— Все в этом мире вторично, — махнул рукой Лоусон. — Миллионы книг, десятки миллионов. Миллиарды персонажей и ситуаций. Сама жизнь вторична. Что может придать ей интерес, ее изображению? Вы тоже мастер своего дела. Подскажите: чем еще можно удивить этого проклятого читателя?
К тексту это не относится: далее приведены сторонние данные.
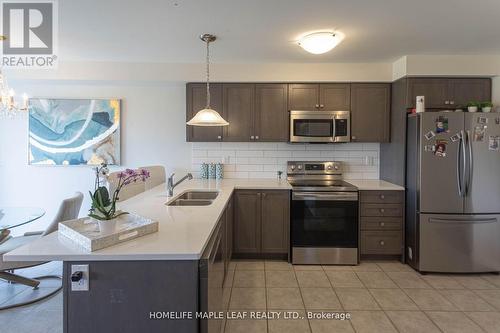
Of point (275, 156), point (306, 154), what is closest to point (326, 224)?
point (306, 154)

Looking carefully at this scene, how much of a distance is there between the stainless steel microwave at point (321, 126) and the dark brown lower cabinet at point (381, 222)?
79 centimetres

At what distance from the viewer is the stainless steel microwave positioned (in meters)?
3.80

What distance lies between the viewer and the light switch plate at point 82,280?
1396 mm

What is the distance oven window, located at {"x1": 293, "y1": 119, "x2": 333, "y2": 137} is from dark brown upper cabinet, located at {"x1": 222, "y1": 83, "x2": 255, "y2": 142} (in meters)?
0.59

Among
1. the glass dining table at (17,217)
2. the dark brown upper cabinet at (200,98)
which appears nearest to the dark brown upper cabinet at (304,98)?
the dark brown upper cabinet at (200,98)

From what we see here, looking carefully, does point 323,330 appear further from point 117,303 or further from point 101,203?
point 101,203

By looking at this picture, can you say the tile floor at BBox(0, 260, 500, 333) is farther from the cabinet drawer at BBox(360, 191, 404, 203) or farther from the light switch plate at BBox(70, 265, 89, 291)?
the light switch plate at BBox(70, 265, 89, 291)

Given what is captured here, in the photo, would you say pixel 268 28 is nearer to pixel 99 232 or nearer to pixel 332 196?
pixel 332 196

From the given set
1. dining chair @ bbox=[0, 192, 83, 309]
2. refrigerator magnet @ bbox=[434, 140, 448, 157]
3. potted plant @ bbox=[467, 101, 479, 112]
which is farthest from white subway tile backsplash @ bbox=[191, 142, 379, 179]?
dining chair @ bbox=[0, 192, 83, 309]

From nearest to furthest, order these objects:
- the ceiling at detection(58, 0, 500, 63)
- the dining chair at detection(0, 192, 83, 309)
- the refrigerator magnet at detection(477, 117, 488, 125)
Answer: the ceiling at detection(58, 0, 500, 63), the dining chair at detection(0, 192, 83, 309), the refrigerator magnet at detection(477, 117, 488, 125)

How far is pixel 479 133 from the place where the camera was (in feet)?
10.2

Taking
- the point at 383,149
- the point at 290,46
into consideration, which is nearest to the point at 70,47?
the point at 290,46

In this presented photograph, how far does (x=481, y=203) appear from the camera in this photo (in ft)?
10.3

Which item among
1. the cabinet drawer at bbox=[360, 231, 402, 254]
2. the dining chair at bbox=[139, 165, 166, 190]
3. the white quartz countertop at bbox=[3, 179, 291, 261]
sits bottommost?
the cabinet drawer at bbox=[360, 231, 402, 254]
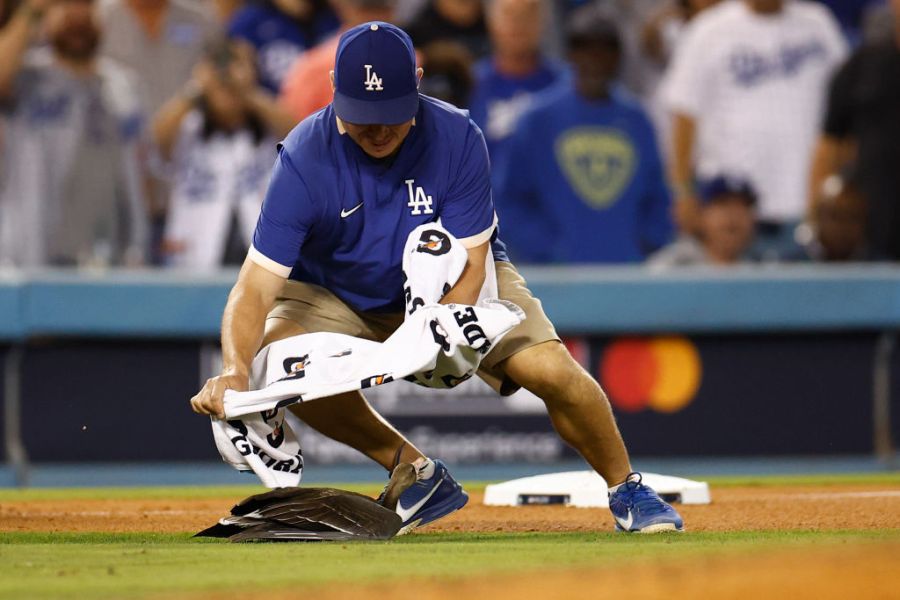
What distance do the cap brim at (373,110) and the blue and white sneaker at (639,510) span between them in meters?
1.58

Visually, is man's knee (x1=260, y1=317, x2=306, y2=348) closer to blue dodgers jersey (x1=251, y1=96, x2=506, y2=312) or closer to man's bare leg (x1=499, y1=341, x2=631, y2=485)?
blue dodgers jersey (x1=251, y1=96, x2=506, y2=312)

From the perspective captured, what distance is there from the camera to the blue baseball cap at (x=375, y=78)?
5297 mm

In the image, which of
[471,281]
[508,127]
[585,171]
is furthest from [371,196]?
[508,127]

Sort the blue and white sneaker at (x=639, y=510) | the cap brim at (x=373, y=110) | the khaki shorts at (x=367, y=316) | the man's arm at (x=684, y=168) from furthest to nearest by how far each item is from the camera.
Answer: the man's arm at (x=684, y=168)
the khaki shorts at (x=367, y=316)
the blue and white sneaker at (x=639, y=510)
the cap brim at (x=373, y=110)

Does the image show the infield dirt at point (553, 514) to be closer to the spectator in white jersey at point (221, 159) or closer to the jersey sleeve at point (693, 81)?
the spectator in white jersey at point (221, 159)

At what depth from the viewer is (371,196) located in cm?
560

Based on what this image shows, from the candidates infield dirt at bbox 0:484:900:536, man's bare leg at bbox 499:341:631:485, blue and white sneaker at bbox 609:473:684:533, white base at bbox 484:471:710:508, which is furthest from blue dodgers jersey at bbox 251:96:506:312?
white base at bbox 484:471:710:508

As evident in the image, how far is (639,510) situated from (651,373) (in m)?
4.17

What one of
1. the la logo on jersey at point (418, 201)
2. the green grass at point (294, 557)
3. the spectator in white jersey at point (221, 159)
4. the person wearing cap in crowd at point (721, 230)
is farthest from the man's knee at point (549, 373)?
the spectator in white jersey at point (221, 159)

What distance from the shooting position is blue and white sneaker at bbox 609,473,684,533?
18.2ft

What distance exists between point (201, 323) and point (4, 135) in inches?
82.2

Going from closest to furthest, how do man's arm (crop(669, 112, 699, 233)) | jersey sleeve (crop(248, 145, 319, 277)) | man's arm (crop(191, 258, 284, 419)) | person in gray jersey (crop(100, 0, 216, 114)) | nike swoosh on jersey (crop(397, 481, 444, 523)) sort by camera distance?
man's arm (crop(191, 258, 284, 419)), jersey sleeve (crop(248, 145, 319, 277)), nike swoosh on jersey (crop(397, 481, 444, 523)), person in gray jersey (crop(100, 0, 216, 114)), man's arm (crop(669, 112, 699, 233))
— Не знаю, — пожал плечами Бирс. — На вечные вопросы каждый отвечает сам. Может, в этом уже и заложен ответ. Все всем давно известно — это правда. Но каждый из нас надеется, что другой видит и чувствует мир иначе. Литература — это вечный самообман. Она требует обнаженности, непосредственных восприятий, исповедальности… То есть король должен быть по-настоящему голым, а не притворяться, зная правила игры.
— По-моему, игра кончилась, — сказал Лоусон.
Он встал, взял папку с рукописью и пошел к двери.
— Вы еще мальчик, Генри, — весело бросил ему вслед Бирс. — Вам всего лишь сорок два. Встряхнитесь, Генри.
Он попросил водителя такси, и тот купил ему в первом попавшемся магазине два фунта швейцарского сыра, коробку галетного печенья и две бутылки вина.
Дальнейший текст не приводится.